_Objectives_:
**1.** Reproduce the part of the new-year column that opens with the words containing "As I have noted" and closes with "quickly forgotten resolutions.".
**2.** Give back only the rows from the line containing "Could you say which of" through the end of the rows, with "furthest" swapped for "farthest" and nothing else changed.

_Passage provided_:
##############################

We have just celebrated what amounted to a world-wide birthday party (although not everyone acknowledges that’s what it was) and are now starting to prepare for another kind of world-wide party, This one will celebrate the beginning of a “new” year — a rebirth if you will — symbolized by a baby displacing the “old” year depicted as an exhausted, elderly man. Yep, we truly need this brief opportunity to reorient ourselves — to take stock of what the “old” year brought and what the “new” year promises.

As I have noted in past years at about this time, the ancient Romans had their own symbol for this exercise — the god Janus. Janus, for whom the month of January is named, had two faces — one facing forward and the other backward so he could contemplate the past and also look to the future. He was also the god of doorways — portals providing passage from one place to another — and god of new ventures. Sounds like a representation of what we still do today, doesn’t it — we just do things in a different way complete with those quickly forgotten resolutions.

OK, so let’s do a bit of the Janus thing by taking a peek at some of the unusual stuff characterizing the “old” year. In sports we witnessed one of the most improbable major league baseball phenomenons of many a year. The Chicago Cubs won the National League pennant and the Cleveland Indians did the same in the American League — feats not accomplished in the entire lifetime of a number of their adult diehard fans. Then to top it off, they played one of the most exciting world series ever with the outcome not being decided until the dramatic finish of the seventh game. Whoda thunk it? Not just one, but two perennial also-ran teams coming up with such spectacular seasons.

In college football, this season has already had some memorable happenings. Ohio State, a longstanding powerhouse in college football, lost only one game — to Penn State — a no-name team. (Unlike other teams they do not sport the names of the players on the back of their jerseys — hence the “no-name” nickname.) Anyway, Penn State then went on to win the Big Ten Conference championship game in a remarkable — and unexpected — comeback effort and earned the right to play in the most prestigious bowl game of all — the Rose Bowl. What is extraordinary is that, Ohio State, which didn’t even make it to its conference championship playoff game, has been selected as one of four teams in the playoff for the national championship. Think about it. Sure, an unheralded team is in the Rose Bowl but a team it defeated is in competition for the national championship. How about them apples?

##############################

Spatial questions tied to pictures
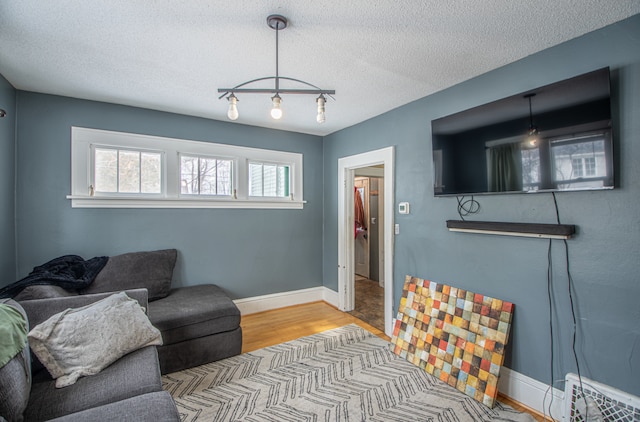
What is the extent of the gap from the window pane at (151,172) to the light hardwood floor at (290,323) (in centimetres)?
186

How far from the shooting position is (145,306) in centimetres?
211

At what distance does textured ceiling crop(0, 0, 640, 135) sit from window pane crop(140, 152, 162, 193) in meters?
0.69

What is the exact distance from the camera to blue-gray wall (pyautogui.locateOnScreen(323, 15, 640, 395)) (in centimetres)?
164

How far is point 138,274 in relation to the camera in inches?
112

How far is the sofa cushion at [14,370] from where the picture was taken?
1.16m

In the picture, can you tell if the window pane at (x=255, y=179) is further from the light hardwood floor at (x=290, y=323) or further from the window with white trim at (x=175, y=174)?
the light hardwood floor at (x=290, y=323)

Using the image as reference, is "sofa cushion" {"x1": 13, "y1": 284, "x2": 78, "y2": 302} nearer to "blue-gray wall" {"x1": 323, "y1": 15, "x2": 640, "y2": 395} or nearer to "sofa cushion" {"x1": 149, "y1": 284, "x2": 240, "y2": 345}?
"sofa cushion" {"x1": 149, "y1": 284, "x2": 240, "y2": 345}

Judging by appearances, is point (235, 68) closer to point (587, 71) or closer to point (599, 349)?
point (587, 71)

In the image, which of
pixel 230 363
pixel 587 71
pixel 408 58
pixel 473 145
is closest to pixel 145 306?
pixel 230 363

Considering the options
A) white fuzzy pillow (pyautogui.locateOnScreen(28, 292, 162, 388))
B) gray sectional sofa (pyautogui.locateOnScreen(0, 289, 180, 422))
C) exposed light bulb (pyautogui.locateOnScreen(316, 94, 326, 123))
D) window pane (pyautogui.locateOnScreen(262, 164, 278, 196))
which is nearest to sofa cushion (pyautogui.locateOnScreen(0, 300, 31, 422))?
gray sectional sofa (pyautogui.locateOnScreen(0, 289, 180, 422))

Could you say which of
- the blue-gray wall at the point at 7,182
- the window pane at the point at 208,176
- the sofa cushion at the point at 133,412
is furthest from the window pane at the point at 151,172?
the sofa cushion at the point at 133,412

##############################

_Answers to each task_:
**1.**
As I have noted in past years at about this time, the ancient Romans had their own symbol for this exercise — the god Janus. Janus, for whom the month of January is named, had two faces — one facing forward and the other backward so he could contemplate the past and also look to the future. He was also the god of doorways — portals providing passage from one place to another — and god of new ventures. Sounds like a representation of what we still do today, doesn’t it — we just do things in a different way complete with those quickly forgotten resolutions.

**2.**
Could you say which of
- the blue-gray wall at the point at 7,182
- the window pane at the point at 208,176
- the sofa cushion at the point at 133,412
is farthest from the window pane at the point at 151,172?
the sofa cushion at the point at 133,412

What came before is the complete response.